[[ SELECTED TEXT, beginning ]]

MSN writer Diane Vadino suggests in her article "A Great Place to Visit, but …" that San Francisco is, as the title of her post suggests, a fantastic vacation excursion ("[s]hop Hayes Valley and Valencia Street; get brunch at Tartine, lunch at the Dolores Park Café, snacks at Bi-Rite, and dinner at Delfina."), but blows when it comes to setting up camp.
Other neighborhoods, though, reveal images more police-blotter than tourism-brochure: a staggering homeless population, rampant open-air drug use, public parks and buses made intimidating and unsafe by unruly combinations of both. To live in San Francisco is to daily confront these issues -- and probably from under a dense bank of fog. (The climate's as much London as it is L.A.)
While she's confused on some accounts -- rampant open-air drug use? Where are these airy spots and how can we get to them? -- she's correct when it comes to the public parks and homeless issue, and that, yes, living here is hard. Very hard for those of us not making six figures, that is. (Some of us also have trouble identifying snow, it seems.) But in the end, San Francisco is a city. And cities have these kinds of problems.
In a hat tip to Newsomian politics, Vadino ends by saying that after a visit to Baghdad by the Bay you can "go home, safe in the knowledge that San Francisco puts on its best face for its guests ... [leaving] the hard work of citizenship to the locals."
Further proof that San Francisco is one big amusement park? The work of a clueless writer? A little bit of both?
(Added bonus: Vadino also has some leftover love/vitriol for Berkeley. Oh, and thanks, Joel, for the tip!)

[[ SELECTED TEXT, end ]]
[[ INPUT DATA, beginning ]]

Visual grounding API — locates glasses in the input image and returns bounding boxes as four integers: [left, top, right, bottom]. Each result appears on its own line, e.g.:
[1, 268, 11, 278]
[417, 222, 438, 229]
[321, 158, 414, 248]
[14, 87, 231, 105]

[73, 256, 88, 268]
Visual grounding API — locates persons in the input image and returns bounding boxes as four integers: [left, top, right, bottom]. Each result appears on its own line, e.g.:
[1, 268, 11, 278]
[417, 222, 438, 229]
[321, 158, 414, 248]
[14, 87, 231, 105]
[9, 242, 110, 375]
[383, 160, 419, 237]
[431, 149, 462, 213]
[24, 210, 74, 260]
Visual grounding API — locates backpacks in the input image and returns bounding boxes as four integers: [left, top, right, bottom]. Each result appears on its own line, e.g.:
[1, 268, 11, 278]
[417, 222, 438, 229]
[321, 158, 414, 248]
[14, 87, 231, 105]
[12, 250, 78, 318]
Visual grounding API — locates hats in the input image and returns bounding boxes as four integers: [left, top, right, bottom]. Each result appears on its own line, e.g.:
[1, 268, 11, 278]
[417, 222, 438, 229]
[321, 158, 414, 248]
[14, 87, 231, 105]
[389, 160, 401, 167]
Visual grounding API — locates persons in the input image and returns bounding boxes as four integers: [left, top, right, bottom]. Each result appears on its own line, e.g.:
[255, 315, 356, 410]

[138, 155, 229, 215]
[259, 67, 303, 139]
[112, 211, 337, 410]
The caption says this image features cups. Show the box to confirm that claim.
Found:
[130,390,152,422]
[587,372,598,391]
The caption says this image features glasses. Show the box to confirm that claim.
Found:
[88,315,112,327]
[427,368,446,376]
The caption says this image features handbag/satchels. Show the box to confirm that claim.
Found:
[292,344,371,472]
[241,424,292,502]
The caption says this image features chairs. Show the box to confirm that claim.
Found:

[[ INPUT DATA, end ]]

▶ **ABOUT THIS EXERCISE**: Write out the complete post about the MSN article on visiting versus living in San Francisco, word for word and without any changes.

▶ **RESULT**:
MSN writer Diane Vadino suggests in her article "A Great Place to Visit, but …" that San Francisco is, as the title of her post suggests, a fantastic vacation excursion ("[s]hop Hayes Valley and Valencia Street; get brunch at Tartine, lunch at the Dolores Park Café, snacks at Bi-Rite, and dinner at Delfina."), but blows when it comes to setting up camp.
Other neighborhoods, though, reveal images more police-blotter than tourism-brochure: a staggering homeless population, rampant open-air drug use, public parks and buses made intimidating and unsafe by unruly combinations of both. To live in San Francisco is to daily confront these issues -- and probably from under a dense bank of fog. (The climate's as much London as it is L.A.)
While she's confused on some accounts -- rampant open-air drug use? Where are these airy spots and how can we get to them? -- she's correct when it comes to the public parks and homeless issue, and that, yes, living here is hard. Very hard for those of us not making six figures, that is. (Some of us also have trouble identifying snow, it seems.) But in the end, San Francisco is a city. And cities have these kinds of problems.
In a hat tip to Newsomian politics, Vadino ends by saying that after a visit to Baghdad by the Bay you can "go home, safe in the knowledge that San Francisco puts on its best face for its guests ... [leaving] the hard work of citizenship to the locals."
Further proof that San Francisco is one big amusement park? The work of a clueless writer? A little bit of both?
(Added bonus: Vadino also has some leftover love/vitriol for Berkeley. Oh, and thanks, Joel, for the tip!)